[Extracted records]
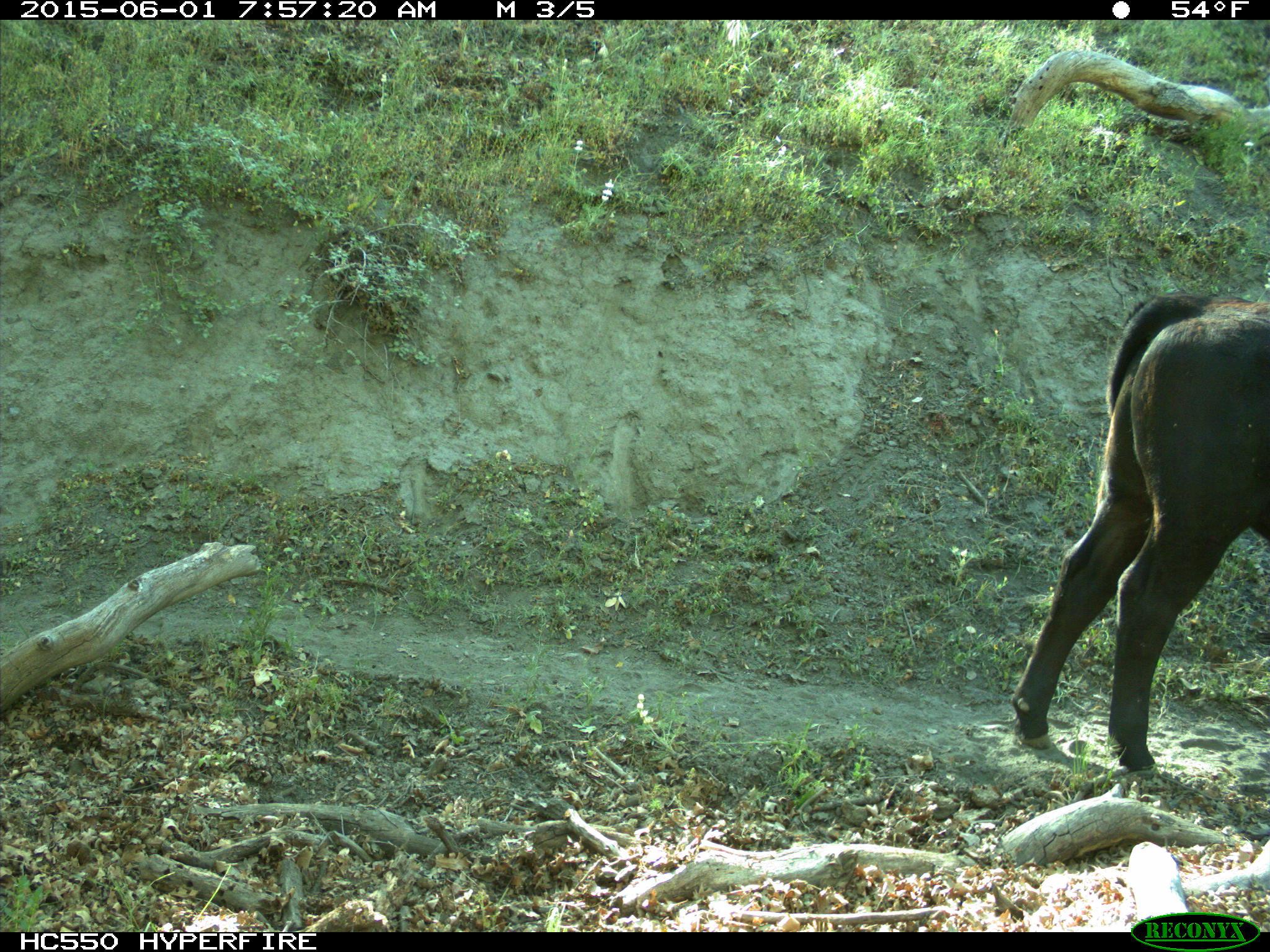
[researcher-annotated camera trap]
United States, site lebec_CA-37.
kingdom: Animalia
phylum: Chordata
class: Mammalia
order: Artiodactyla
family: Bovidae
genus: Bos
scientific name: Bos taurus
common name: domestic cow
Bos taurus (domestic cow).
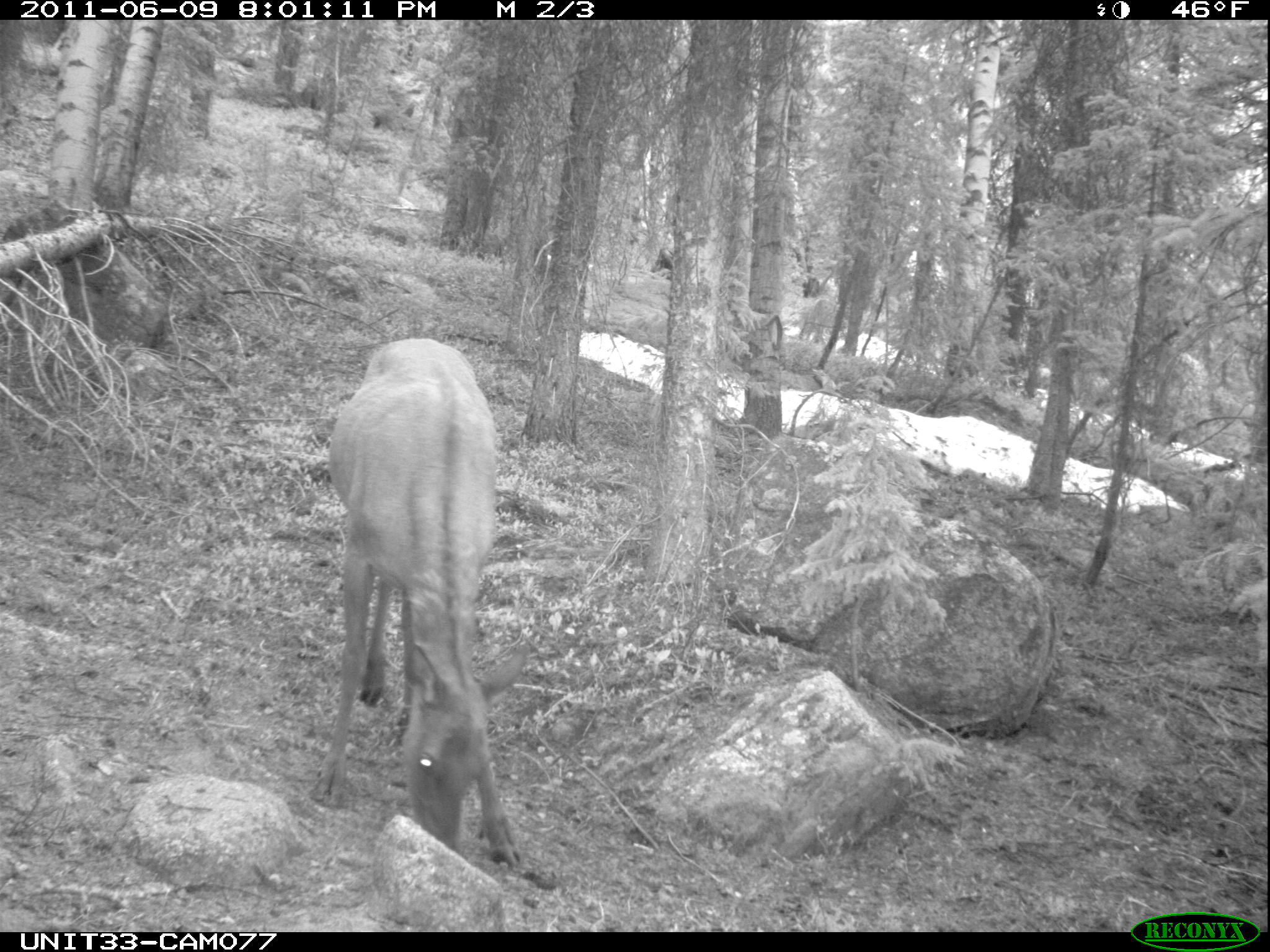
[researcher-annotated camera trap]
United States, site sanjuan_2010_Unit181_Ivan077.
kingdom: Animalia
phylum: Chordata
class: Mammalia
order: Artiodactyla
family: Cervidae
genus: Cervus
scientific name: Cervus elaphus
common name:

◆ Directions for this task: Could you copy every record above exactly, leaving out the pictures?

◆ Solution to the problem:
[researcher-annotated camera trap]
United States, site lebec_CA-37.
kingdom: Animalia
phylum: Chordata
class: Mammalia
order: Artiodactyla
family: Bovidae
genus: Bos
scientific name: Bos taurus
common name: domestic cow
Bos taurus (domestic cow).
[researcher-annotated camera trap]
United States, site sanjuan_2010_Unit181_Ivan077.
kingdom: Animalia
phylum: Chordata
class: Mammalia
order: Artiodactyla
family: Cervidae
genus: Cervus
scientific name: Cervus elaphus
common name:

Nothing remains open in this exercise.